In context: StarCraft 2 is one of the oldest RTS games on the market, but its lively competitive eSports community, and Blizzard's continued support of the game, have helped it maintain relevance over the years. Indeed, in a sense, StarCraft 2 is the competitive RTS community – no other games have really achieved a strong foothold in the PvP side of the genre.

Sadly, as Blizzard has proven today with its latest StarCraft II community update, no king lives forever. In the update, the company reminisces about its long history with this beloved franchise and lays out its bittersweet plans for StarCraft II's future.

In 2020, Blizzard says it celebrated 10 years of StarCraft II with one of the game's largest-ever patches, bringing prestige talents for co-op commanders, gameplay improvements, and "massive updates" to StarCraft II's editor.

However, StarCraft II has long since entered its final stages of development, and that patch will be one of the game's last. From here on out, Blizzard says it will switch to supporting StarCraft II in the same way it's supported some of its other longstanding games, such as "Brood War."

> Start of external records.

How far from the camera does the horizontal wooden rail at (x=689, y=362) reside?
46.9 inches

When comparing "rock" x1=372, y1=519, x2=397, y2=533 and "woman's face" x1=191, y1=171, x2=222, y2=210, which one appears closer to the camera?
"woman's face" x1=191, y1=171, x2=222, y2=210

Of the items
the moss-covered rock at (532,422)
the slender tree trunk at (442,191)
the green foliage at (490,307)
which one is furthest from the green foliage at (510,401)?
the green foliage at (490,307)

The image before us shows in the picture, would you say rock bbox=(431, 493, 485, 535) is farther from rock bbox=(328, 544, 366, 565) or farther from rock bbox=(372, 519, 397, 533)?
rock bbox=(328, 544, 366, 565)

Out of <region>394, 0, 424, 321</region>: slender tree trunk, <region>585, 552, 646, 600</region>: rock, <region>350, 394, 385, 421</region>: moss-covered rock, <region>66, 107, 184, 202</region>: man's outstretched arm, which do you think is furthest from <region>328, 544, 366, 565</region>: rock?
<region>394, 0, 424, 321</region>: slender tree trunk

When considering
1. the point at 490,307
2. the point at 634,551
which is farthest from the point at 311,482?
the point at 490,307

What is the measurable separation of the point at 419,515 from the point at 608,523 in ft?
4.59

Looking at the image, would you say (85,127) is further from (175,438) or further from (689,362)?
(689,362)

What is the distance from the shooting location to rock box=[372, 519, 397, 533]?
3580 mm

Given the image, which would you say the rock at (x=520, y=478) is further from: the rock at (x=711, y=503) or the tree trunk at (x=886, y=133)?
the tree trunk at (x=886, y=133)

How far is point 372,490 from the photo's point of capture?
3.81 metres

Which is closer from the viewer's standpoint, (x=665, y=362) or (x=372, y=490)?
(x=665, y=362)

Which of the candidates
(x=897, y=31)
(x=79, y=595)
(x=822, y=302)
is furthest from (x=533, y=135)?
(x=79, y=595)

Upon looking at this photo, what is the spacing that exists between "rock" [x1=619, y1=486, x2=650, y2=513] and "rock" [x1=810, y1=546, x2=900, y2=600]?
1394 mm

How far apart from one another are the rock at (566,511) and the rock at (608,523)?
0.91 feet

For players, this essentially means no more proper content updates, paid or otherwise. Instead, Blizzard will focus exclusively on "season rolls" and balance fixes as needed.

This news is certainly unfortunate, but there's a silver lining. Blizzard hints that ceasing full-speed development on StarCraft II will let it focus on what comes next for the "StarCraft universe as a whole."

That could be Blizzard's way of saying StarCraft III is around the corner, or perhaps it has different plans for the StarCraft franchise. Only time will tell.